> TEXTO EXIBIDO
Reflexões sobre a conferência global do EPIC

(Essa foi uma pergunta que ressoou bastante durante painel da programação da conferência global do EPIC, comunidade de profissionais que praticam etnografia gerando impacto em negócios e organizações. Totalmente online em 2021, o evento aconteceu ao longo de duas semanas seguidas com o tema “Anticipation” e trouxe profissionais de todo o mundo compartilhando casos, participando de debates ou apresentando painéis. Eu fui uma das voluntárias do EPIC Brasil a acompanhar a programação.)

Essa é uma questão muito sincera e interessante porque é desconfortável para quem trabalha com pesquisa nestes tempos: por que não fomos capazes de antecipar a pandemia?

Não faltaram sinais. Muitos cientistas anunciavam há anos o risco de uma grave doença respiratória e, em 2014, até um discurso do então presidente dos Estados Unidos, Barack Obama, já trazia essa ameaça como algo a prever no horizonte. Então, como nenhum relatório apontou esse cenário?

Durante o debate no painel “The Future of Business in a Post-COVID Landscape”, os etnógrafos convidados chegaram à conclusão de que esse é um reflexo de não se considerar algumas fontes valiosas em trabalhos de pesquisa (trabalhos científicos, pesquisas acadêmicas e dados da sociedade são exemplos) ou de não se conseguir traduzir esses sinais em impactos cotidianos, em impactos para instituições e pessoas.

Após assistir a programação e rever minhas anotações do evento, sublinho: em qual direção estamos olhando?

Essa é uma pergunta-lembrete que levo comigo como principal aprendizado da conferência deste ano.

Ainda que esses temas ocupem boa parte de nossa energia e tempo nos encontros em projetos, a conferência do EPIC 2021 não foi sobre “frameworks”, inovação de forma isolada ou tecnologia de ponta sendo usada como técnica para pesquisa.

No momento em que a comunidade de etnógrafos pôde respirar, trocar experiências e olhar para seu trabalho nos últimos meses, o que emergiu foi principalmente um chamado para direção-intenção de olhar que recupera o essencial em etnografia ao mesmo tempo que nos provoca para uma atuação mais responsável e consciente.

Nas minhas notas, 8 falas do EPIC que compõem esse chamado:

  1. É fundamental zelar pelo rigor técnico para que nossos trabalhos possam traduzir com sinceridade o passado, o presente e o futuro.
  2. Observar o não dito, a exceção e o espontâneo continua sendo a base da criação de metodologias alternativas e criativas porque implica em espaço-tempo para o essencialmente humano.
  3. Setor público, setor privado e academia estão lidando com problemas de pesquisa muito similares, logo, podemos considerar um olhar mais abrangente para os dilemas da sociedade em busca de soluções e métodos realmente efetivos.

> TAREFA 1
Segundo o texto sobre a conferência do EPIC, qual foi o tema do evento em 2021?
> TAREFA 2
Prossiga com o texto sobre a conferência do EPIC a partir do ponto em que ele termina.
Os dados não são necessários aqui.

> DADOS EXTRAÍDOS
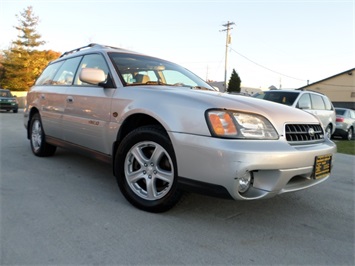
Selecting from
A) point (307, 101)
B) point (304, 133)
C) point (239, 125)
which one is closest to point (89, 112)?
point (239, 125)

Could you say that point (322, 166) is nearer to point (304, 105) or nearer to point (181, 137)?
point (181, 137)

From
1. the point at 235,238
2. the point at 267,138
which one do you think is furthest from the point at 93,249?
the point at 267,138

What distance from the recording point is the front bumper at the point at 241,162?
230 centimetres

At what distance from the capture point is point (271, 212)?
3055mm

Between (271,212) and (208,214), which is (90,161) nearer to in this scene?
A: (208,214)

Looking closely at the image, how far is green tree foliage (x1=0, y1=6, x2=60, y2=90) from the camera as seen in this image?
117 ft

> RESPOSTA 1
O tema foi “Anticipation”.

> RESPOSTA 2
  4. É importante desenhar formas de interação em etnografia que considerem também o contexto emocional e psicológico das pessoas pesquisadoras e pesquisadas. Principalmente em um ambiente global de traumas coletivos.
  5. Precisamos nos dedicar a imaginar e a influenciar, por meio do fazer etnográfico, futuros mais justos para mais pessoas. E que mais pessoas se enxerguem nesses cenários positivos.
  6. Além das esferas tecnológica, ambiental, econômica, social e política, já é hora de acrescentarmos a camada INCLUSÃO nas nossas leituras de cenários: quem estamos incluindo ou deixando de fora de um passado, presente ou futuro que mapeamos?
  7. Devemos criar condições estruturais (tempo, remuneração, acesso…) para que populações até então marginalizadas (indígenas, afrocentradas, LGBTQIA+, pessoas com deficiência, entre outras) imaginem os futuros. Muitas vezes estudadas a partir de olhar da carência, tais pessoas são potentes ao vislumbrar o porvir.
  8. Abrindo o horizonte do tempo para além dos meses a seguir, podemos perceber que estamos na era do “Long Covid” e não do Pós Covid: as próximas ondas do próprio Covid num fluxo pandemia-epidemia-endemia, as prováveis próximas doenças e a mudança climática tendem a nos manter em um constante ciclo de reflexões, riscos, restrições e transformações.

Após assistir a programação do EPIC 2021, fica a responsabilidade diante do papel de nosso trabalho em um mundo com tantos desafios, fica a inspiração por seguir mapeando e traduzindo possibilidades de vida ainda pouco consideradas.

Escrito por Mayra Fonseca
Mestre em Antropologia e Etnografia pela Universidad de Barcelona (Espanha), em mais de 21 anos de experiência, já atuou em todas as regiões do Brasil e LATAM contribuindo para diferentes projetos e instituições. A voluntária do EPIC Brasil é consultora independente, mentora, palestrante e professora.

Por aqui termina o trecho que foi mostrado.